Could an arthritis drug unlock lasting relief from epilepsy and seizures? UW–Madison researchers see promising results in mice.
Featuring the work of Avtar Roopra, CURE Epilepsy grantee. Article published by University of Wisconsin-Madison.
A drug typically prescribed for arthritis halts brain-damaging seizures in mice with epilepsy, according to researchers in the lab of Avtar Roopra, PhD at the University of Wisconsin–Madison. The drug, called tofacitinib, also restores short-term and working memory lost to epilepsy in the mice and reduces inflammation in the brain caused by the disease. If the drug proves viable for people with epilepsy, it would be the first to provide lasting relief from seizures even after people stop taking it.
On their way to identifying tofacitinib’s potential in epilepsy, researchers sifted through thousands of genes expressed in millions of cells in the brains of mice with and without epilepsy. They found a protein called STAT3, key to a cell signaling pathway called JAK, at the center of activity in the seizure-affected mouse brains. Meanwhile, researchers had also unearthed a study of tens of thousands of arthritis patients in Taiwan that described diseases associated with arthritis. It turns out, epilepsy was much more common among those arthritis patients than people without arthritis — but surprisingly less common than normal for the arthritis patients who had been taking anti-inflammatory drugs for more than five-and-a-half years.

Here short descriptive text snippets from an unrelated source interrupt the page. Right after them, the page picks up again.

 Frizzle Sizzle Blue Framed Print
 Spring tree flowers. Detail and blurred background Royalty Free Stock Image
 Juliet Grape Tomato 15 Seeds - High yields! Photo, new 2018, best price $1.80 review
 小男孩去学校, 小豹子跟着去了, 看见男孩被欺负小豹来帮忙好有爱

“If you’ve had rheumatoid arthritis for that long, your doctor has probably put you on what’s called a JAK-inhibitor, a drug that’s targeting this signaling pathway we’re thinking is really important in epilepsy,” says Olivia Hoffman, lead author of the study and a postdoctoral researcher in Roopra’s lab.

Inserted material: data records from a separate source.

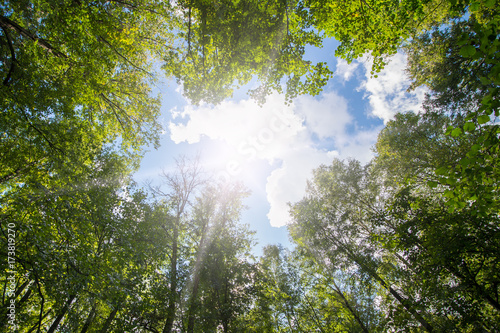 Fotografie, Obraz  Green forest. Sun light through treetops.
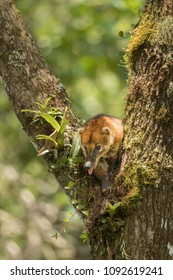 Cute wild coati resting on a tree with his tongue out, coati in forest, wild animal in forest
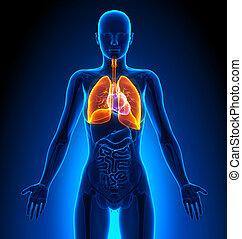 weibliche , lungen, -, koerperbau, menschliche , organe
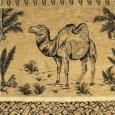 Camel New 303 001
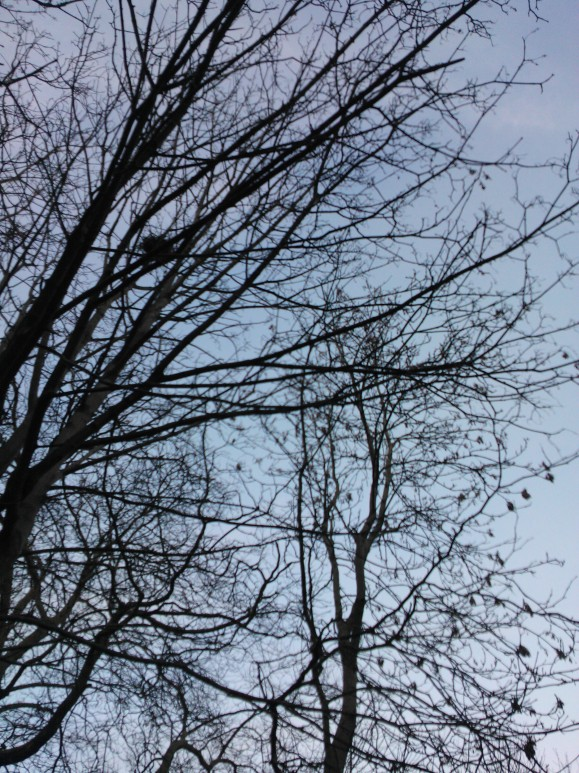 Winter Trees, Kelvingrove Park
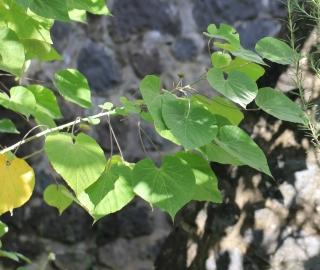 Abutilon exstipulare (Cav.) G. Don.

The UW researchers ran a trial with their mice, dosing them with the JAK-inhibitor tofacitinib following the administration of a brain-damaging drug that puts the mice on the road to repeated seizures. In the lab mice, there’s usually a lull of weeks of relatively normal time between the brain damage and what the researchers call “reignition” of seizures. They devised a 10-day course of tofacitinib to start when the mouse brains fell out of their lull and back into the chaos of seizures.
The drug worked better than they could have imagined. After treatment, the mice stayed seizure-free for two months. Roopra’s lab has since followed mice that were seizure-free for four and five months and found the working memory of the mice returned.
“These animals are having many seizures a day. They cannot navigate mazes. Behaviorally, they are bereft. They can’t behave like normal mice, just like humans who have chronic epilepsy have deficits in learning and memory and problems with everyday tasks,” Roopra says. “We gave them that drug, and the seizures disappear. But their cognition also comes back online, which is astounding. The drug appears to be working on multiple brain systems simultaneously to bring everything under control, as compared to other drugs, which only try to force one component back into control.”
Because tofacitinib is already FDA-approved as safe for human use for arthritis, the path from animal studies to human trials may be shorter than it would be for a brand-new drug.